There is strong evidence linking adequate levels of physical activity with numerous health benefits such as:
- Lower rates of all-cause mortality, coronary heart disease, high blood pressure, stroke, type 2 diabetes, colon cancer and breastcancer
- Higher level of cardiorespiratory and muscular fitness, functional health, healthier body mass and composition, and better cognitive functions
- Biomarker profile that is more favourable for the prevention of cardiovascular disease, type 2 diabetes and the enhancement of bone health
- Reduced risk of moderate and severe functional limitations and role limitations
Conversely, lack of physical activity has been linked to a several health problems. A report from the American Heart Association identified physical inactivity as the fourth major modifiable risk factor of Cardiovascular Health Disease, joining smoking, hypertension and dyslipidemia (an abnormal amount of lipids/fat in the blood).
it is important to know when to stop exercising to prevent joint damage, dehydration, and in extreme cases heart attacks.

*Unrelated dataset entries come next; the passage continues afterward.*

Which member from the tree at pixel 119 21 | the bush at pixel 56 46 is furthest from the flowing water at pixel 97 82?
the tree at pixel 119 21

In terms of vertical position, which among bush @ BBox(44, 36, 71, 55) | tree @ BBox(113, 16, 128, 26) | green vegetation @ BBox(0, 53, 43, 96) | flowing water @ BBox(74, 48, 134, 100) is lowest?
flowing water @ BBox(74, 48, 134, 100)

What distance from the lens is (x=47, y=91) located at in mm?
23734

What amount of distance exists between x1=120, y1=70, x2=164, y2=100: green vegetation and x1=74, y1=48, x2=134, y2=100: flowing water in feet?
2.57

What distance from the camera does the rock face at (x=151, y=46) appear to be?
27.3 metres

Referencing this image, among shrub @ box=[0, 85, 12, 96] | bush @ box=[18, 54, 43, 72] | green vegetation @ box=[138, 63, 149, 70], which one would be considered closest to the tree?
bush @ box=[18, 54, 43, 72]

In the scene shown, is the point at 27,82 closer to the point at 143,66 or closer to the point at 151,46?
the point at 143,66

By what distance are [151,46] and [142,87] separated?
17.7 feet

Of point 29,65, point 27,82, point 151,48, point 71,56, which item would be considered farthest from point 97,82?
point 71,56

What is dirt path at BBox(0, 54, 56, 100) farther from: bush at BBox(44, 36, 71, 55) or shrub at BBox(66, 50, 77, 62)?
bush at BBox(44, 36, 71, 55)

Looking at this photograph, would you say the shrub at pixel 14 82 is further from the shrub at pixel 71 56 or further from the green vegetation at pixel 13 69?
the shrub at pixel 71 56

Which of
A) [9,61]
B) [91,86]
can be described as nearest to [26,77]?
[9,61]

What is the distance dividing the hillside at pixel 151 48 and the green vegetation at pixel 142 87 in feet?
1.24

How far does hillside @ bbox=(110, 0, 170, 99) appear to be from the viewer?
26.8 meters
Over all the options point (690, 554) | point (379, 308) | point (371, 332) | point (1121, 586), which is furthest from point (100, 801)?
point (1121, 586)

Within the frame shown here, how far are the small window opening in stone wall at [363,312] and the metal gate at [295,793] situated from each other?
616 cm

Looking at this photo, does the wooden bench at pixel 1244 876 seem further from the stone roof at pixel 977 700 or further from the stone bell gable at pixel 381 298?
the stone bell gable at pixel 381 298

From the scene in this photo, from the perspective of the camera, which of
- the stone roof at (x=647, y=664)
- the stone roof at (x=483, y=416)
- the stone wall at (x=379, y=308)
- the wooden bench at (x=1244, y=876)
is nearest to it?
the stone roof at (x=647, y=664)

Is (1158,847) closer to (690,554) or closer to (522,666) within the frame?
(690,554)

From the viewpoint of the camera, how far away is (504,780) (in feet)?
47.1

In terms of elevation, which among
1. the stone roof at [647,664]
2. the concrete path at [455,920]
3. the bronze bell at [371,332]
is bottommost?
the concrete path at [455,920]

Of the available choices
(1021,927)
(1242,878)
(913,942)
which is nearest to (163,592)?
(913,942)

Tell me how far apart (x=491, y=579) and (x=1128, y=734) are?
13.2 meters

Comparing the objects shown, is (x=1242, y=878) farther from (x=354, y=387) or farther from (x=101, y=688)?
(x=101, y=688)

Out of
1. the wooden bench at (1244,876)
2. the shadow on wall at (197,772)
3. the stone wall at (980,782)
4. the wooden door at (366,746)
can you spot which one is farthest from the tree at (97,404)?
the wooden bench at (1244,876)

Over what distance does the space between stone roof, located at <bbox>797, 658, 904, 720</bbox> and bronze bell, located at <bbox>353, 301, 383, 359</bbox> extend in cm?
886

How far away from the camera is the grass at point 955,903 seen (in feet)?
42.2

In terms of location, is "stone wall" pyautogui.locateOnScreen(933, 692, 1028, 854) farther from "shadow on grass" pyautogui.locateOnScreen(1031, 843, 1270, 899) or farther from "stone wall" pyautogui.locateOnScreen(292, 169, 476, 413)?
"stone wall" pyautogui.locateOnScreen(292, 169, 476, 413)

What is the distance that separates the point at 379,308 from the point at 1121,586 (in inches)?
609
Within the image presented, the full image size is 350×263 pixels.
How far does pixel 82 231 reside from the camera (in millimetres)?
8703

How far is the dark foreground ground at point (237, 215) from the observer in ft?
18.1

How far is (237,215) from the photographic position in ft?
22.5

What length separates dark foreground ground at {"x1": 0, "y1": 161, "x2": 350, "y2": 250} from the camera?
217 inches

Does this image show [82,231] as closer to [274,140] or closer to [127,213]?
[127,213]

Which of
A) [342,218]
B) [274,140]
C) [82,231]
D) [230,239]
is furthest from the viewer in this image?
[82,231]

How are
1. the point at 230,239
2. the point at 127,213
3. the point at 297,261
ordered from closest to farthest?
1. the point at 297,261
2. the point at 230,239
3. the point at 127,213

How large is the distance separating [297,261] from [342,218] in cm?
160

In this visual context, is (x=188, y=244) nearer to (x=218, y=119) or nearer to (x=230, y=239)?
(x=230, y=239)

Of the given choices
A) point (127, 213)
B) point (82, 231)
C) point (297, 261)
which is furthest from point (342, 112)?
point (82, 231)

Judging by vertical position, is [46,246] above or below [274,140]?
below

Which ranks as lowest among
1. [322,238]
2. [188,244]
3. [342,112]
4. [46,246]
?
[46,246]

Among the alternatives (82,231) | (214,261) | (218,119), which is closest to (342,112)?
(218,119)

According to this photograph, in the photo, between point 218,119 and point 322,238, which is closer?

Learn to listen to your body
According to the world healt organization, the recommended amount of physical activity varies by age group:
- Children and youth aged 5–17 should accumulate at least 60 minutes of moderate- to vigorous-intensity physical activity daily. Amounts of physical activity greater than 60 minutes provide additional health benefits. Most of the daily physical activity should be aerobic.
- Adults should do at least 150 minutes of moderate-intensity aerobic physical activity throughout the week or do at least 75 minutes of vigorous-intensity aerobic physical activity throughout the week or an equivalent combination of moderate- and vigorous-intensity activity.